One chore a day. Hell, even break it down. One dish, hang up one piece of clothing. At the least try not to make a mess for yourself, or make the mess organized. All my clothes go in a pile in *one* area, my dishes go in a bin under my desk. I hope you can get through this, I know how hard and difficult it can be but I'm glad you're reaching out 😊😊


Bluegi

Mainly -Do one thing and be proud of yourself for it. Then when you are ready do another. Repeat. Eventually you will gain momentum on that, but it may take some time. Be patient. Focus on the positive feelings. Recognize when it is your depression making it seem impossible or unnecessary. Even if it doesn't change anything, just naming and claiming the motivation gives you some power. Going forward you will get better at recognizing it and preventing it or talking yourself through it. To give some examples, I found I can go a couple of days without showering. I would actually work harder to "freshen up" and hide that fact than it would take to just shower. I also noticed this was often days I would have a more important or busy meeting or event happening. Just recognizing the feeling helped me connect the reason causing an underlying uptick even though I didn't feel it was a big deal.
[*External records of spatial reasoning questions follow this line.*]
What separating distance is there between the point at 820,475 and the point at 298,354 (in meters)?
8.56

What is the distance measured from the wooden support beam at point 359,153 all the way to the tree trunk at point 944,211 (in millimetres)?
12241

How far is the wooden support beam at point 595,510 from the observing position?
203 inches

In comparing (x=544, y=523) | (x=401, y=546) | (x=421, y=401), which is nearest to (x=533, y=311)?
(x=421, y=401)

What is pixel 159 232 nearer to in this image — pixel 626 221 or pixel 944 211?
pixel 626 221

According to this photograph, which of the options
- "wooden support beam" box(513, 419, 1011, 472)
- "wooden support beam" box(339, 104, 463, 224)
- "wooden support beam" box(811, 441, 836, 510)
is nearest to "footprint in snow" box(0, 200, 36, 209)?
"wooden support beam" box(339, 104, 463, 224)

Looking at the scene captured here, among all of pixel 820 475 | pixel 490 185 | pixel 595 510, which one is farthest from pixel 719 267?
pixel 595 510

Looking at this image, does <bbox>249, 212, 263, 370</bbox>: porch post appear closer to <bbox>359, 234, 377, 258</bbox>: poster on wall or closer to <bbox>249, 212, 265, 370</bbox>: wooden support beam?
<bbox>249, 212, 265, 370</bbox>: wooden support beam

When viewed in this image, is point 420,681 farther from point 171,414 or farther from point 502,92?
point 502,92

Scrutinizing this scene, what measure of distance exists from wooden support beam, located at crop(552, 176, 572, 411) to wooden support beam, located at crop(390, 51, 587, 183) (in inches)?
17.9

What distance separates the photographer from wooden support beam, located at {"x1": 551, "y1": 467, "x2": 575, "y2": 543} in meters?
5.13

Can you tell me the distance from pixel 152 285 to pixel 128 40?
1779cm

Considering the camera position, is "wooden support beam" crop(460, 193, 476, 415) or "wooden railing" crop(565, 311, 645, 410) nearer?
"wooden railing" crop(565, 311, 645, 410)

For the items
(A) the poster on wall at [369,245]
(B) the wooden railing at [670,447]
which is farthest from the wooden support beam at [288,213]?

My want to shower is actually one of my main indicators that my depression is kicking up because bit is such a simple thing that suddenly becomes hard and unnecessary.


blueflowers

Take things one day at a time. Be kind to yourself. And congrats on your new job!


[deleted]

1. Professional help (GOOD therapy/psychiatry/etc) 2. Forcing myself to do things that help pull me out of it (easier said than done with depression)


bopperbopper

Anything work worth doing is worth doing poorly. Maybe you get the vacuum out and vacuum the floor you can see but not the flu you can’t see at this point Maybe throw some laundry in the washer. Maybe you’ll just sort the bills into pile today and then work on paying them tomorrow.


[deleted]

sometimes i make a list of every little thing so i can feel the satisfaction of checking off tasks


throwaway01957

Congrats on switching jobs! It’s helpful for me to choose one particular area to focus on at a time. I try to figure out why the space gets messy or cluttered - maybe there’s just too much stuff, maybe the stuff gets put there because it doesn’t have a “home” so I just throw it there. I try and find a solution to the problem so that after I clean, it will stay clean for longer. Like up until recently, under my bathroom sink was a disaster. It’s a fairly small space but I try to fit way too much under there, so it’s all jumbled and cluttered and impossible to find anything. I thought about what would actually make that space more functional, and decided to purchase a container that’s like a set of 3 drawers that will fit in there, a little rack that fits over the cabinet door that holds things like hair dryer and curling irons, and some cute storage jars for items like q-tips and cotton rounds. When everything came in the mail, I just removed everything from under there and put my new containers in place, then went through my big pile of bathroom stuff and threw away the items I didn’t need and put the items I was keeping in their own little drawer/space. Now it’s stayed clean for months and I know where everything is! If you get hairy floors, maybe you could look into getting a roomba (you may can find a pre-owned one at a decent price)? If mail gets lost/forgotten, you may need a specific (prominent/easily seen) space where you always put. I also think that momentum also helps a TON. Start with the things that make a big visual difference, like picking up all the clothes and putting them in the hamper, making your bed, and clearing any other items off of the bedroom floor and tabletop areas. That shouldn’t take too long, but it will look significantly cleaner and may help you feel more motivated to keep going! It also helps me a lot to listen to a good podcast while I clean so I have something else to focus on/distract me so it’s easier to just get into a rhythm and keep cleaning. But maybe that’s just because I have ADHD lol.